Calculating gross margin involves two top line items found in a company's income statement: revenue and cost of sales.
Dominic Diongson; Canva
What Is Gross Margin?
Gross margin is the amount of money left over after subtracting the cost of sales from revenue. It is a simple and useful way to understand a company’s ability to generate profit from sales before additional deductions such as tax and administrative costs are made. The metric can indicate whether the company’s pace of sales is greater or less than the costs entailed in producing its goods. The term is also known as gross profit or gross income.
Gross margin is mainly applied to companies involved in the manufacturing of goods, such as cars, electronics, and food. Banks, for example, don’t use gross margin as a metric because they don’t make anything, and their income comes from the interest they make on loans. Instead, their version of gross margin would be net interest income, after accounting for interest expense.
Before going through gross margin in detail, understanding sales is necessary. Whenever a customer purchases a company’s product, that good is recognized as the sale of an item on the company’s books and is registered as income. Sales as a term slightly differs from revenue because sales refer to a company’s sale of goods, while revenue includes sales of both goods and services. For example, Tesla sells electric vehicles through its showrooms, but also separately provides services such as maintenance and repairs through its service centers where customers bring in their cars. Therefore, both sales of goods and services are recorded as revenue on its books. Still, sales are often interchangeable with revenue, and companies use either sales or revenue as a top line item.
A company’s cost of sales refers to the expenses involved in the manufacturing of goods.

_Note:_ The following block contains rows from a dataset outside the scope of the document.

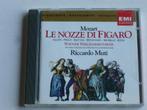 Mozart - Le Nozze di Figaro / Kathleen Battle, Riccardo Muti, Verzenden, Nieuw in verpakking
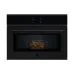 فرن ميكروويف مدمج Electrolux, Matte Black (EVM9E2XT)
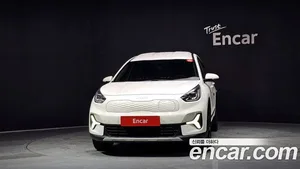 Kia Niro, 2022 — миниатюра 3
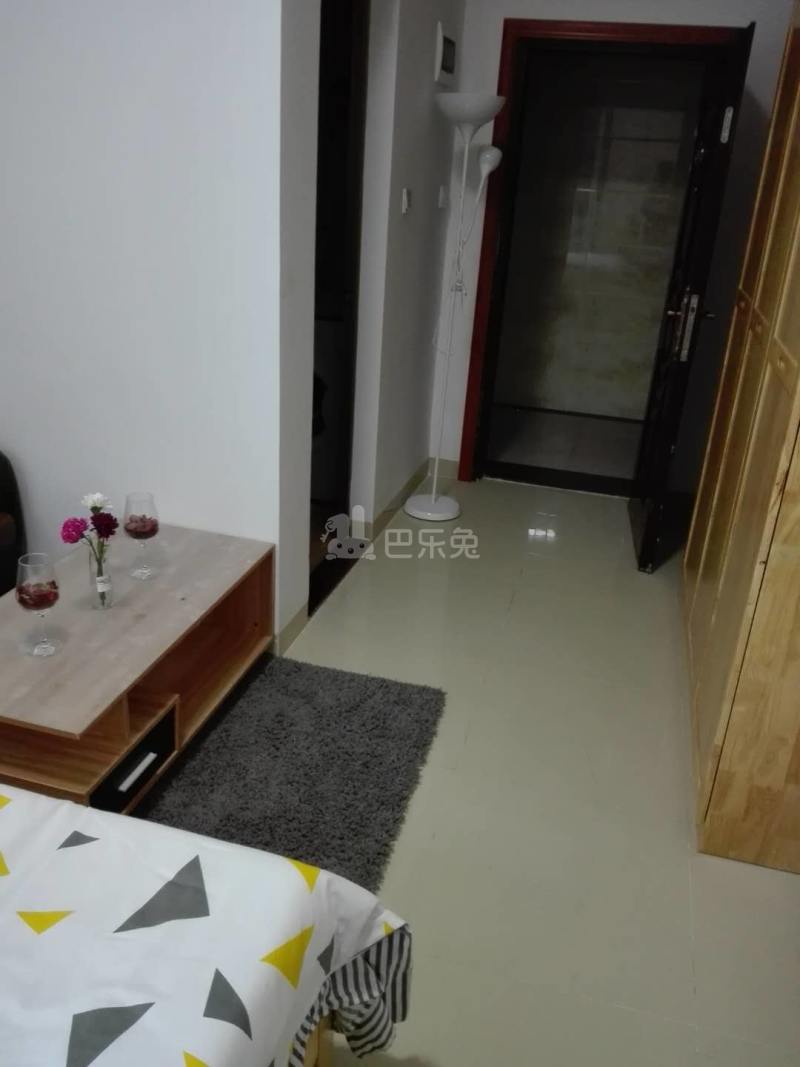 创客星芸公寓2248718卧室图5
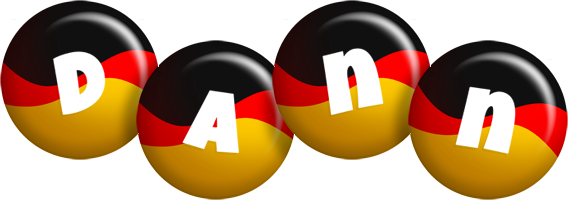 Dann german logo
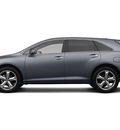 toyota venza 2012 gray suv limited gasoline 6 cylinders all whee drive not specified 55448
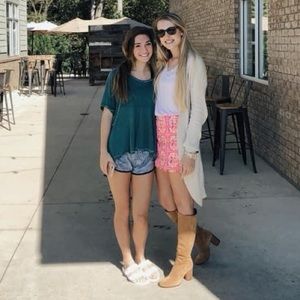 LILLY PULTIZER skort (00)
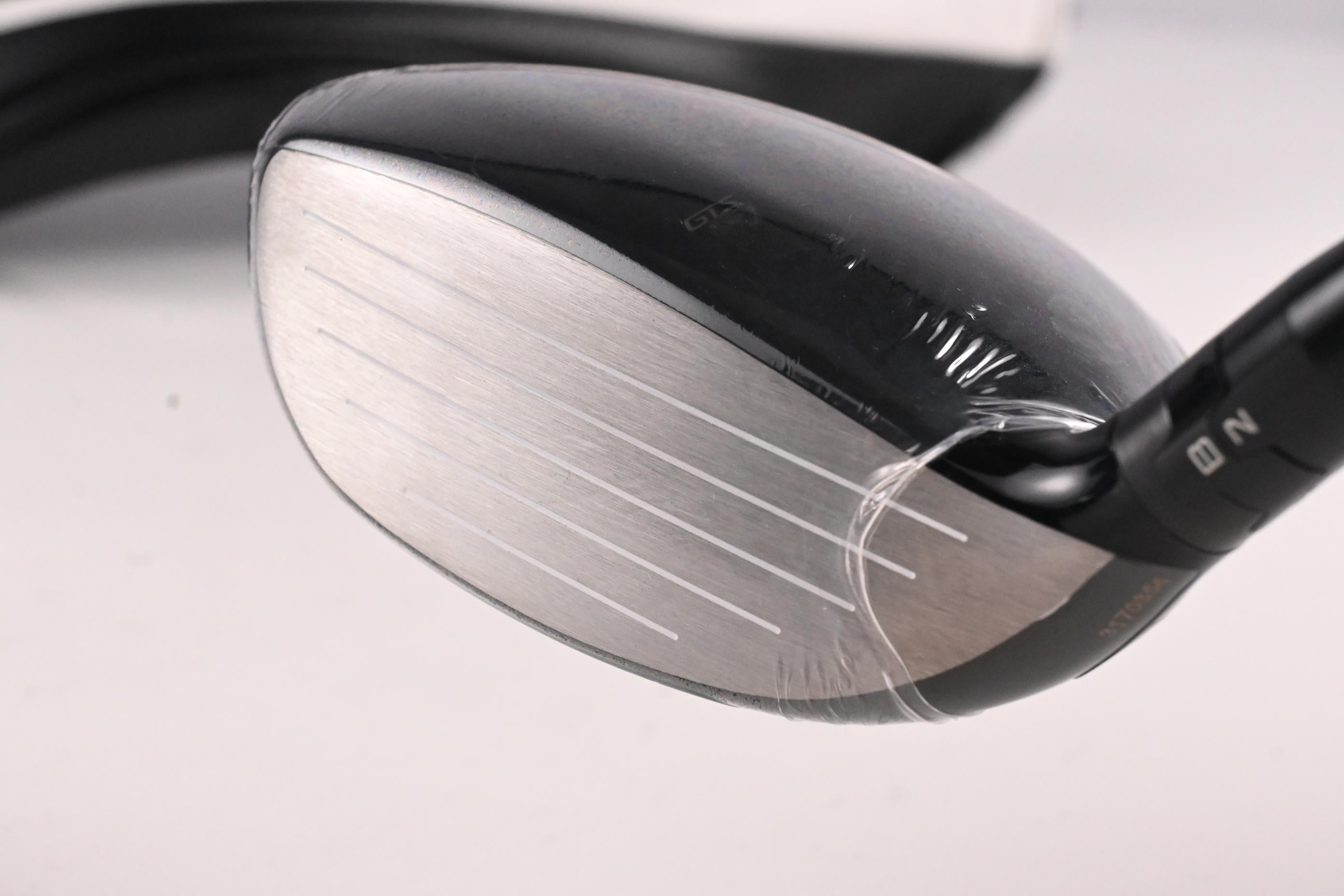 Titleist GTS2 #3 Wood / 15 Degree / Stiff Flex Tensei 1K Blue 65 Shaft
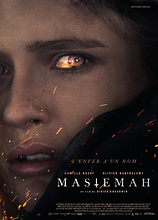 poster of movie Mastemah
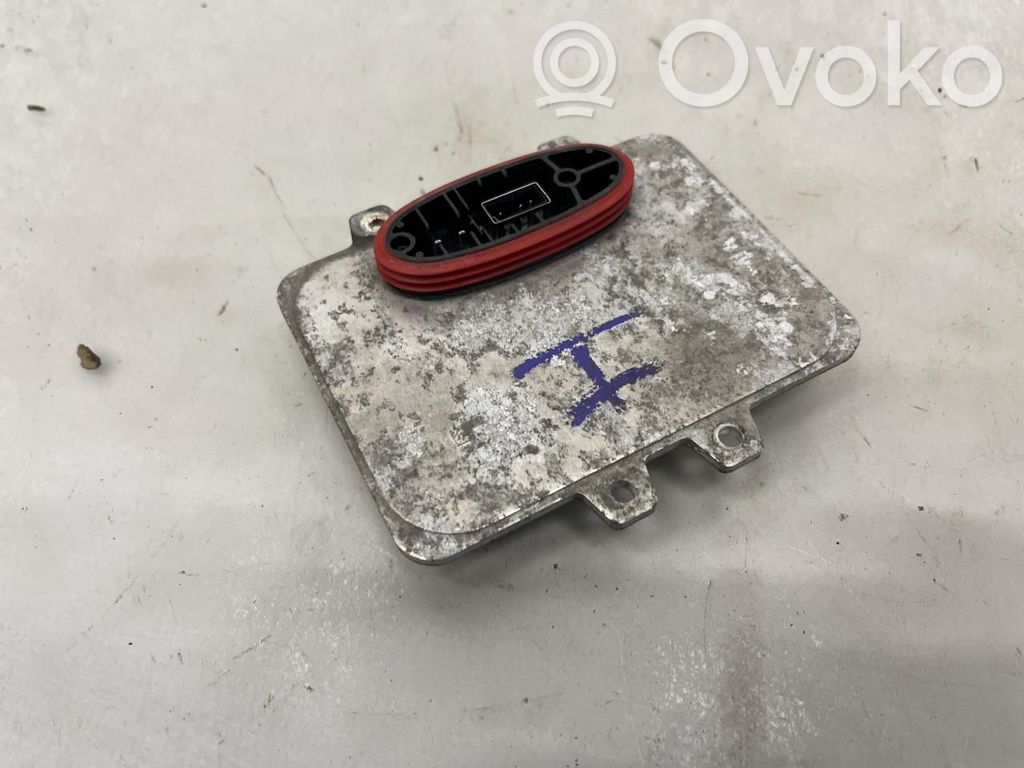 Ford Galaxy Xenon valdymo blokas 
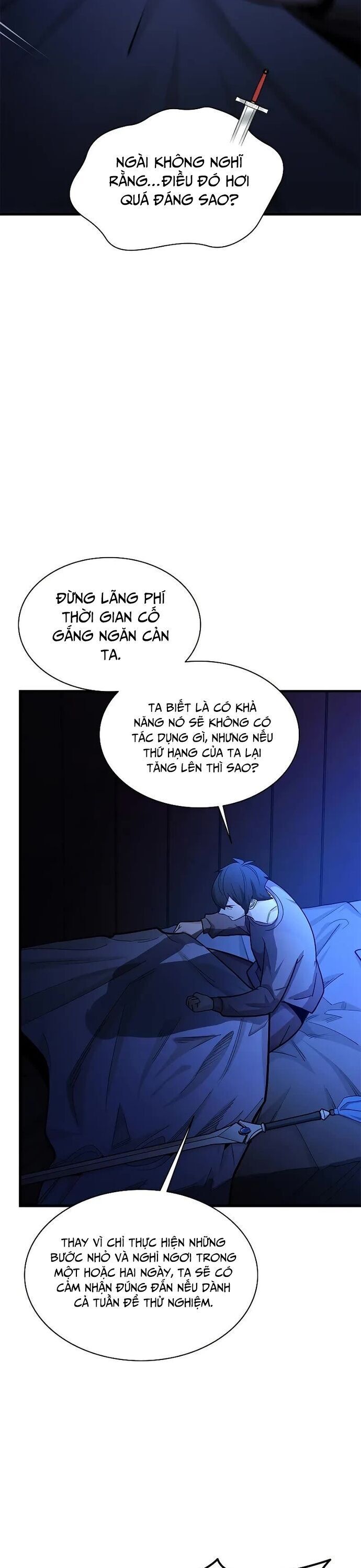 Hầm Ngục Hướng Dẫn Cấp Địa Ngục Chapter 193 - 5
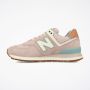 NEW BALANCE Patike 574 W - WL574BCN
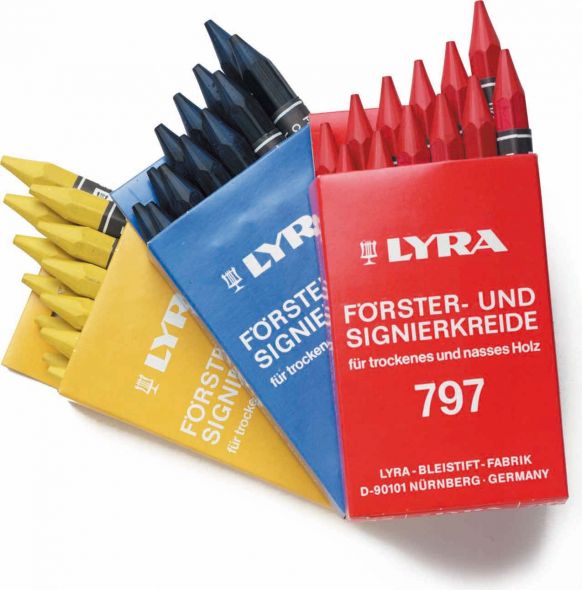 Signierkreide 21 2172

Those costs include the purchase of raw materials and labor. Like revenue, variations also appear as a line item: cost of goods sold, cost of revenue sold, etc.
Revenue and cost of sales can be found at the top of the company’s income statement. For publicly traded companies, look for the income statement in the quarterly and annual financial statements filed with the Securities and Exchange Commission.
Some companies make gross margin easy to recognize by listing it immediately after “Total Cost of Sales” (or revenue) within the top section of the income statement. It also may be listed under a different name, such as gross profit or gross income, but it’s not to be confused with gross profit margin, which is a profitability ratio that must be calculated separately.
How Is Gross Margin Calculated?
Gross margin is simply calculated by subtracting cost of sales from revenue.

Gross Margin = Revenue – Cost of Sales
How to Interpret Gross Margin
Using Apple as an example below, gross margin increased steadily over the five years leading up to 2021. (Note: Its fiscal year ends toward the end of September, different than the January–December calendar year for many companies.) Apple’s range of products varies—from iPhones, Macs, and iPads to its wearable devices. Its services include cloud and digital content such as the App Store and Apple TV, as well as online payment. The rate of gross margin from year to year was largely in line with the company’s growth in total sales, suggesting that executive management kept costs under control. It’s worthwhile to note that in its annual Form 10-K filings, Apple only started to include services as a separate item for revenue beginning in 2019—and backtracking the previous two years—probably realizing that services was becoming a major component of its revenue.
Gross margin is useful in the calculation of a profit margin metric known as gross profit margin, which is a profitability ratio that measures gross margin to sales.

Form 10-Ks; Figures, except for percentage change, are expressed in millions of dollars.
What are the Limitations of Gross Margin?
As its name implies, the gross figure is limited to the top line items of the income statement. Gross margin doesn’t include other expenses such as operating costs relating to advertising, marketing, research, and development or other costs related to the sales of its goods. Operating expenses would be used in the calculation of another metric called operating income. That type of income would be used in the calculation of a profitability ratio known as operating profit margin, which measures a company’s efficiency in generating income before interest expenses and tax payments are made.
While gross margin itself is a raw number, it’s better off being used in comparison to another line item. In this case, comparing gross margin to total sales–resulting in gross profit margin—provides additional clues on whether executive management was effective and efficient in managing profitability.
Frequently Asked Questions (FAQ)
The following are answers to some of the most common questions investors ask about gross margin.
How Does Gross Margin Differ from Gross Profit Margin?
Gross margin itself is the difference between sales and cost of sales, while gross profit margin is the ratio of gross profit to total sales.
What Is a Good Gross Margin?
It’s difficult to assess what qualifies as a good gross margin. But if gross margin’s rate of change is greater than that of sales, it might indicate that the company has kept costs in check.